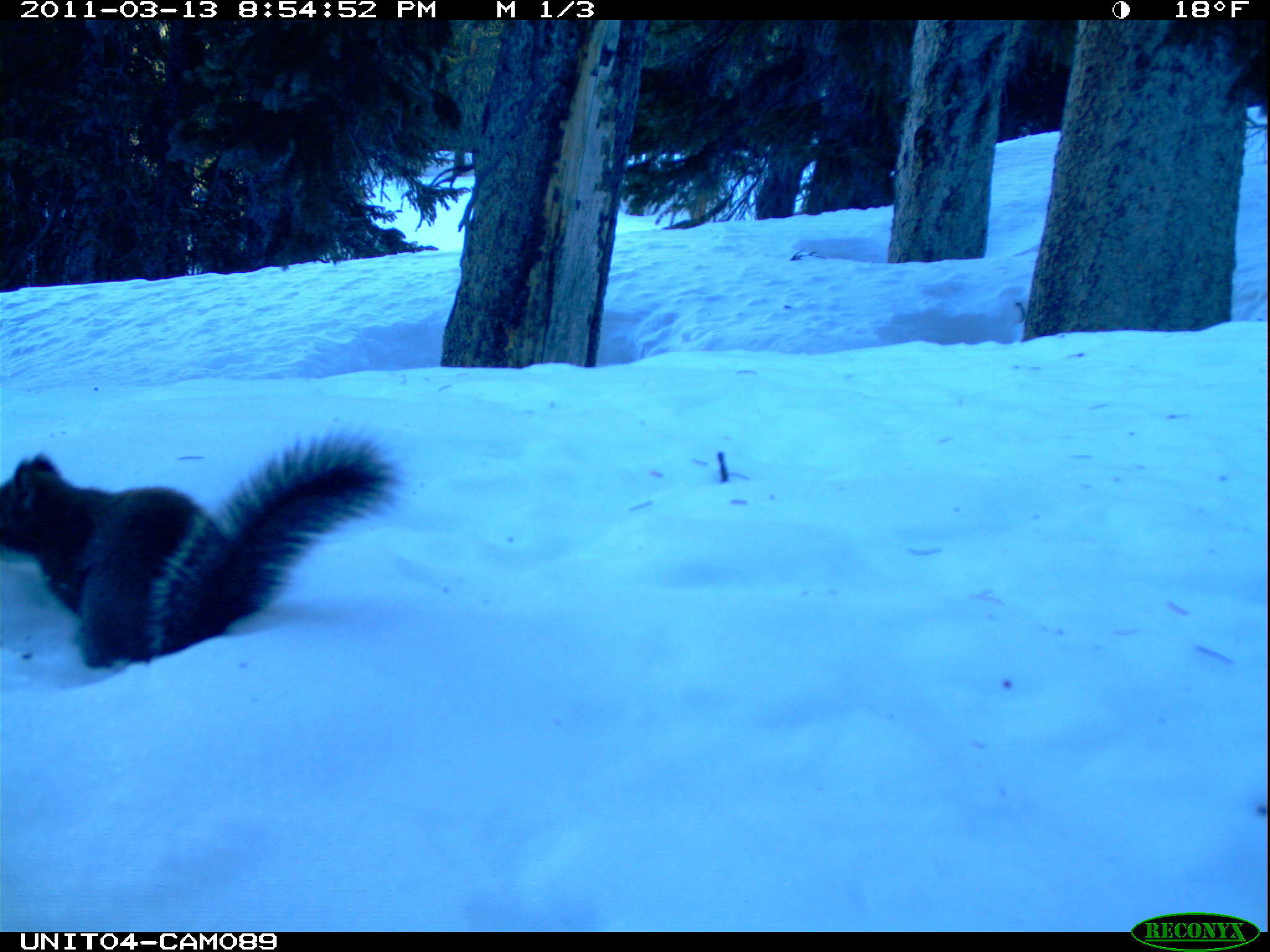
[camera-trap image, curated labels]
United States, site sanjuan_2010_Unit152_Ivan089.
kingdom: Animalia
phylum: Chordata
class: Mammalia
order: Rodentia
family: Sciuridae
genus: Tamiasciurus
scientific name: Tamiasciurus hudsonicus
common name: american red squirrel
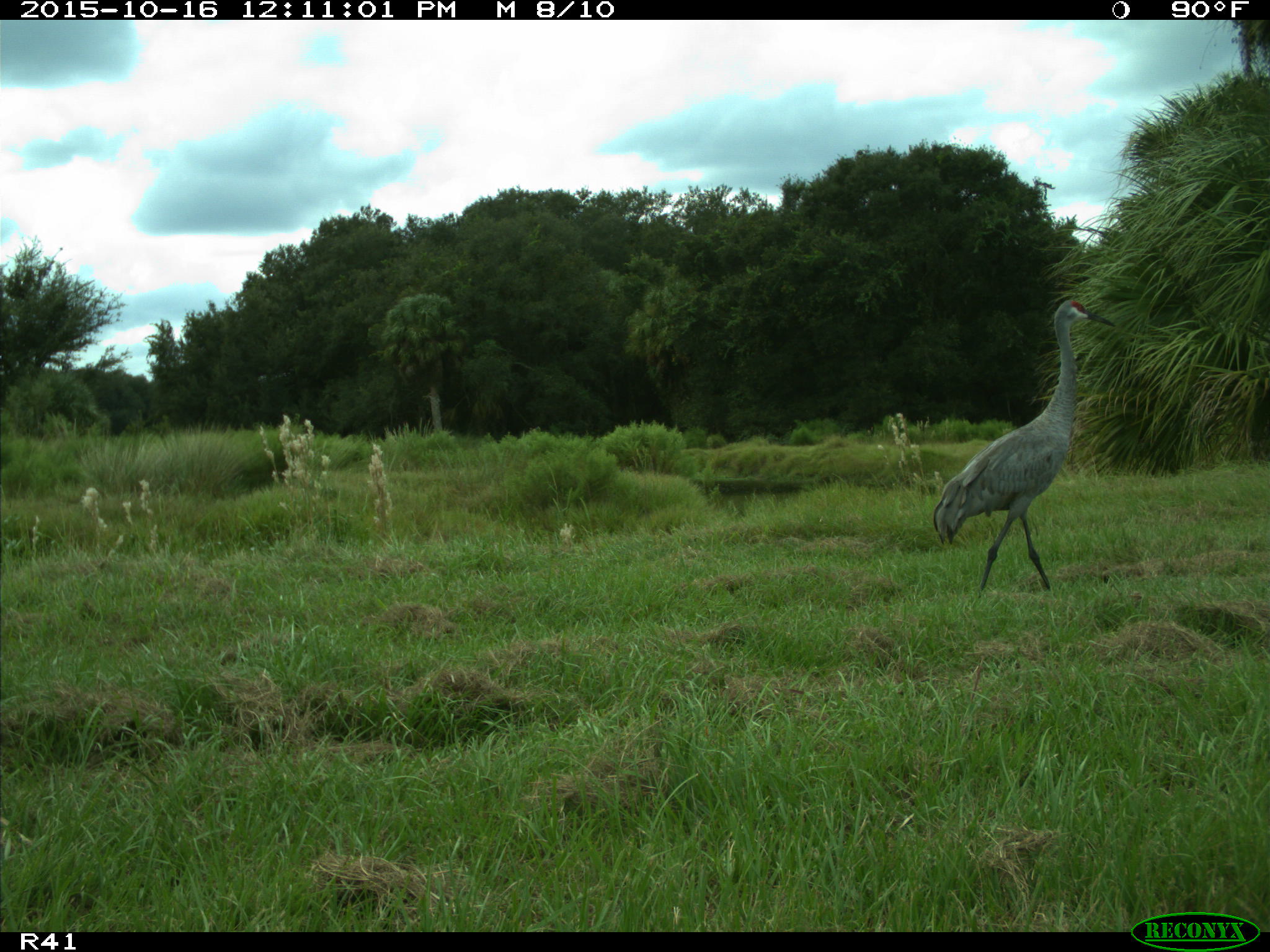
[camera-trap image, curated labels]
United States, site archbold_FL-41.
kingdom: Animalia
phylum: Chordata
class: Aves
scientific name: Aves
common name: birds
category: unidentified bird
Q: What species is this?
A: Unidentified bird (birds) (Aves).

******************************

WORK TO BE COMPLETED: Transcribe all of the records above exactly; no image should appear in what you write.

RESPONSE:
[camera-trap image, curated labels]
United States, site sanjuan_2010_Unit152_Ivan089.
kingdom: Animalia
phylum: Chordata
class: Mammalia
order: Rodentia
family: Sciuridae
genus: Tamiasciurus
scientific name: Tamiasciurus hudsonicus
common name: american red squirrel
[camera-trap image, curated labels]
United States, site archbold_FL-41.
kingdom: Animalia
phylum: Chordata
class: Aves
scientific name: Aves
common name: birds
category: unidentified bird
Q: What species is this?
A: Unidentified bird (birds) (Aves).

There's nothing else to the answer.